Documentation

Integrated self-documentation tool can be used to generate Markdown files from Biscuit source files automatically. Documentation text can be attached to a file by //! comment prefix or to declaration by /// comment prefix. Such comments will be recognized by the compiler and attached to the proper declaration or file compilation unit. Use -doc compiler flag followed by a list of files you want to generate documentation for. Documentation output will be written to the out directory into the current working directory if the --doc-out-dir is not specified.

Use marker @Incomplete in the documentation comment to mark it as incomplete. The compiler will warn you about symbols with incomplete documentation during generation.

--

Problems to work on
1/ According to the Biscuit documentation page, what is gained by putting the @Incomplete marker in a documentation comment?
2/ Decide whether each statement agrees with the Biscuit documentation page, answering yes or no and quoting the deciding words:
(a) The tool produces Markdown files from Biscuit source files.
(b) A /// comment attaches documentation text to a whole file.
(c) If no output directory is given, the files go to a directory named docs.
3/ On the Biscuit documentation page, which compiler flag is followed by the list of files to document?

Source excerpt
--

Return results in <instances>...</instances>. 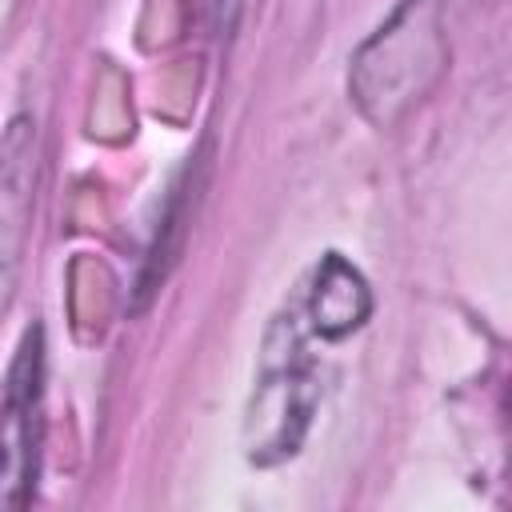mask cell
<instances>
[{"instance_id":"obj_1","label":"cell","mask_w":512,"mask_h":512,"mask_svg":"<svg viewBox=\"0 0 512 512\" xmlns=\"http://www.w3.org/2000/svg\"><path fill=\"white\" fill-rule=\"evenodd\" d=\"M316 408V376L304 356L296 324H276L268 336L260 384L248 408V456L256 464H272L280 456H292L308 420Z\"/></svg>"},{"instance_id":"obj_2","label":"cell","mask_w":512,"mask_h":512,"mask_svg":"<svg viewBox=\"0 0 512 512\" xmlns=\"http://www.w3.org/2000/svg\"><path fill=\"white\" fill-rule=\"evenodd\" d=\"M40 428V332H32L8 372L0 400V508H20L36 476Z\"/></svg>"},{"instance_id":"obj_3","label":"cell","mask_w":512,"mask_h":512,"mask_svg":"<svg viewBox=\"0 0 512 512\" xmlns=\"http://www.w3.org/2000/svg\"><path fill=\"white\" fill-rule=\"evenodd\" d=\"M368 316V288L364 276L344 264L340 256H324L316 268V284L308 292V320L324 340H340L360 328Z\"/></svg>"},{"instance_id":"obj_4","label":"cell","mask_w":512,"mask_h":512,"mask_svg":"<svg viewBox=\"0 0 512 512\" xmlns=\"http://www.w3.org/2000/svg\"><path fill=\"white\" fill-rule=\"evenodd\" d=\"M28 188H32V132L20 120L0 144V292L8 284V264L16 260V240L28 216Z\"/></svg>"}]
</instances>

--

Answers per task
1/ The marker flags the documentation comment as incomplete. During documentation generation, the compiler then warns about every symbol whose documentation carries it.

2/
(a) Yes: "generate Markdown files from Biscuit source files automatically"
(b) No: "Documentation text can be attached to a file by //! comment prefix or to declaration by /// comment prefix."
(c) No: "Documentation output will be written to the out directory into the current working directory if the --doc-out-dir is not specified."

3/ The -doc flag.